= WRITTEN REQUEST =
Reproduce verbatim the stretch of the material below from the line containing "From farthest to" through the line containing "white surf foam (<box>696,628,813,639</box>) <", both lines included.

= ENTRIES SUPPLIED =

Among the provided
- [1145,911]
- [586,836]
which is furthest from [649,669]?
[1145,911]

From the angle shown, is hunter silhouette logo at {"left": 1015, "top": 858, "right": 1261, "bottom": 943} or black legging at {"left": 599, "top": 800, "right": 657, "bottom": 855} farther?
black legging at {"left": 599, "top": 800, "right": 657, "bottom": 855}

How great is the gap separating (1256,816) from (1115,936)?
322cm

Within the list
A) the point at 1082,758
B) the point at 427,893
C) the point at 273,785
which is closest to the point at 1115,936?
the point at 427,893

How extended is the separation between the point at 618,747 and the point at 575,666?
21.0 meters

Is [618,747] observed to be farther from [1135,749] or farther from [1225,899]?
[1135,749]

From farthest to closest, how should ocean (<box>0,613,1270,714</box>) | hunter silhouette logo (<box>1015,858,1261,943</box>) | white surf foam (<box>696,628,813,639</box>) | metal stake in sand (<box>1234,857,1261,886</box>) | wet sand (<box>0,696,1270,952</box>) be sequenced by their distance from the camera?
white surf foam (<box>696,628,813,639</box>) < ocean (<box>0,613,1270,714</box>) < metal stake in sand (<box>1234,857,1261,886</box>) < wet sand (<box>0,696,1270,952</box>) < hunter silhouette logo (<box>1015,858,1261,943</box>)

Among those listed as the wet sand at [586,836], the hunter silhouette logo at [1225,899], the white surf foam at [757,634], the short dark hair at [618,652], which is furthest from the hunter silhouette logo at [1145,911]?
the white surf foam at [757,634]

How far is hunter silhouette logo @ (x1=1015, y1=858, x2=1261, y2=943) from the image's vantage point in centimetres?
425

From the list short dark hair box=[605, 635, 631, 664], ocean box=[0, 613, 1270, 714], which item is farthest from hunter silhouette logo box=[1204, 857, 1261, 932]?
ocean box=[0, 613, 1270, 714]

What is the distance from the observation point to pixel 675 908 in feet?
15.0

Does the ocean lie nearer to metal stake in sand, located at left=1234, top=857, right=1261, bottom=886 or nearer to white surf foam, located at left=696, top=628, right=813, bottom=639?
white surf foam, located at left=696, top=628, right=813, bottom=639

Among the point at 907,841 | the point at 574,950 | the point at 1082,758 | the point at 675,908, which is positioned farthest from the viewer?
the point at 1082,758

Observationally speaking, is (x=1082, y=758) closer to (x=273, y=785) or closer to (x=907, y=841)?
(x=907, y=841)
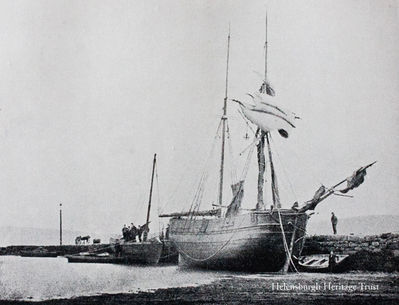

= PROBLEM SOLUTION =
From farthest to closest, how should ocean (<box>0,613,1270,714</box>) | hunter silhouette logo (<box>1015,858,1261,943</box>) | white surf foam (<box>696,628,813,639</box>) | metal stake in sand (<box>1234,857,1261,886</box>) | wet sand (<box>0,696,1270,952</box>) be sequenced by their distance from the camera?
white surf foam (<box>696,628,813,639</box>) < ocean (<box>0,613,1270,714</box>) < metal stake in sand (<box>1234,857,1261,886</box>) < wet sand (<box>0,696,1270,952</box>) < hunter silhouette logo (<box>1015,858,1261,943</box>)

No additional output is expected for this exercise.